One advantage of holding a vote, and holding it quickly, would be that it will give the Government a clear sense of direction and thereby resolve a lot of uncertainty. If we do end up leaving with No Deal, at least we will have been forewarned a little. Or, if the public voted for a Deal Brexit, Theresa May would have a very strong mandate to negotiate a compromise, and she would likely find it much easier to get approval for a Deal from the House of Commons, with MPs knowing that the public wanted a Deal of some sort.


I hence believe there is a very strong case, from a democratic point of view, for having a further vote. The real question is whether or not a Remain option should be on the ballot paper.


I think there is a good democratic case for answering “yes”. In a democratic system, the people’s vote is binding, but with one crucial caveat: the decision of one public vote can be overturned by a subsequent vote. Hence, plainly, the decision at the latest General Election overrules the decision at the previous ones, just as the 2016 referendum decision overturned the 1975 choice to sign up the UK to the EEC.


Of course, as I mentioned above, we must reject proposals to simply re-run votes for no good reason, since this is undemocratic. However, as I argued above, in the present situation there is good reason to hold another vote about Brexit. This is that the Government’s attempts to deliver Brexit have stalled, and it is unclear which option they should pursue next – so why not let voters tell them?


That being so, I see no reason why a Remain option should be left off the ballot paper on the potential next referendum which I am proposing. If a majority of voters now back Remain, then the “will of the people” has changed, and present voters have a right to overturn the decision of the 2016 referendum if they so choose. Moreover, there is a general democratic principle in favour of giving the electorate the widest possible choice. There is no legal barrier to the UK remaining in the EU (, so strategically speaking this is one of the ways the government could proceed from the present impasse – although it would only be democratic to pursue this option if this decision was approved by voters, since otherwise it would be violating the 2016 referendum result.
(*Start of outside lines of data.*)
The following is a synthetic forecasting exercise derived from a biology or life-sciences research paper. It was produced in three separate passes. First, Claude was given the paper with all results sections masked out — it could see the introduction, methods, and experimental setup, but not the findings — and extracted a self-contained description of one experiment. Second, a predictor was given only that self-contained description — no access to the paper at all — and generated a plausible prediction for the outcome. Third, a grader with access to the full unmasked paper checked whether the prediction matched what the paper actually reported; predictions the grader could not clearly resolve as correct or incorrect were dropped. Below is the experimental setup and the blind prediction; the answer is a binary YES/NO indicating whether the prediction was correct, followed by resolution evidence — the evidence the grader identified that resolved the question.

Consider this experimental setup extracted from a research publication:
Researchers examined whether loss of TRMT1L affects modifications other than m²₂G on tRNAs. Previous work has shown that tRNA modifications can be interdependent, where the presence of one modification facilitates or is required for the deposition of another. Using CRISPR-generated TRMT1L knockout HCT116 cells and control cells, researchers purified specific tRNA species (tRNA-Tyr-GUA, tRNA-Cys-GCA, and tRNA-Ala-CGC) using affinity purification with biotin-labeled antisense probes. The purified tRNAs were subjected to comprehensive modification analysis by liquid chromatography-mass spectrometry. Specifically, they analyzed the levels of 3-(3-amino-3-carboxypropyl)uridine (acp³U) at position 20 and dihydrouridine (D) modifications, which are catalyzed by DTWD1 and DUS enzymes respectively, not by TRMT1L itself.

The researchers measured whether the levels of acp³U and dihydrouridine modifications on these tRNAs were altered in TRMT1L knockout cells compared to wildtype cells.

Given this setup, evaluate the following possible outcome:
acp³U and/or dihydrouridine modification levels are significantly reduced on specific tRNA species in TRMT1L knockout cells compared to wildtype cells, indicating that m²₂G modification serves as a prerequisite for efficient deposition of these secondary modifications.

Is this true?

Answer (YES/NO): YES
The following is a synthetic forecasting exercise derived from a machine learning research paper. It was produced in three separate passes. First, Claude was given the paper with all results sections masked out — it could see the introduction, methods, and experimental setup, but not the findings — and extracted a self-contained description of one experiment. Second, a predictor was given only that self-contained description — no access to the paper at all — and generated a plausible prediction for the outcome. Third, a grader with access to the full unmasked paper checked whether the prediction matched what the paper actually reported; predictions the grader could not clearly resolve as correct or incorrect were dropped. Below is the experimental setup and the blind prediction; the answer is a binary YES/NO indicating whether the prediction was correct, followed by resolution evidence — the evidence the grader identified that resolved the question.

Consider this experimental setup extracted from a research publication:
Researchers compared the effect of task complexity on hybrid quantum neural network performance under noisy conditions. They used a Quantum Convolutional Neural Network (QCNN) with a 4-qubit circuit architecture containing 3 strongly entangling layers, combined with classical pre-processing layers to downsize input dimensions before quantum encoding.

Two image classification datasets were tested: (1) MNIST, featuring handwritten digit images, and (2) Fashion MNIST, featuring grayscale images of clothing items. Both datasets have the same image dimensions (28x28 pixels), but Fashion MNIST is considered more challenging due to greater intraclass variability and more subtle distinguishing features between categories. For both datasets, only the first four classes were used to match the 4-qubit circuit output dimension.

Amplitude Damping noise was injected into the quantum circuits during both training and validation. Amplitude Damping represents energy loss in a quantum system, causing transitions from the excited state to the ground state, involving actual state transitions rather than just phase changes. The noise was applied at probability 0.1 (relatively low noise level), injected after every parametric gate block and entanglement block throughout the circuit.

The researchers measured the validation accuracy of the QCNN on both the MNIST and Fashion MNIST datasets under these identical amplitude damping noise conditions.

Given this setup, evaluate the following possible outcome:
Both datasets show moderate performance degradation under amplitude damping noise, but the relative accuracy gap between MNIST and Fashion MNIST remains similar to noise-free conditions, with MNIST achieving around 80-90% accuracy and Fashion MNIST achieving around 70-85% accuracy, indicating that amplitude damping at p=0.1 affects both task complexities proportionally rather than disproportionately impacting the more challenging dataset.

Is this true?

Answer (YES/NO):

I turn, then, to the practicalities of the further referendum I am proposing. The question would address how the government should proceed in the Brexit negotiations. There would be three options: Remain, pursue a Deal with the EU, and No Deal. To be fair to Leave voters, Remain would require 50% of the vote or more to win – it would be unfair if Leave options attracted more votes but the victory was given to Remain. Of course, specific wordings would have to be worked out by the appropriate authorities, but I maintain there is a genuine conceptual distinction between asking voters “Do you want the UK to remain in the EU?” and “How should the government respond to the impasse resulting from the Government’s Brexit Deal being rejected by the House of Commons?”, and it is basically the latter question which the public should be answering.


To sum up, then, there should definitely be a further vote on Brexit, to help clear up the present impasse. The more difficult question is whether Remain should be on the ballot paper in this further vote, but I argued that there are two democratic reasons in favour of including it: i) IF a majority now supports Remain, it would be a shame, from a democratic point of view, if the government did not proceed according to the wishes of this majority; ii) in a democracy the people should be given the maximum possible choice.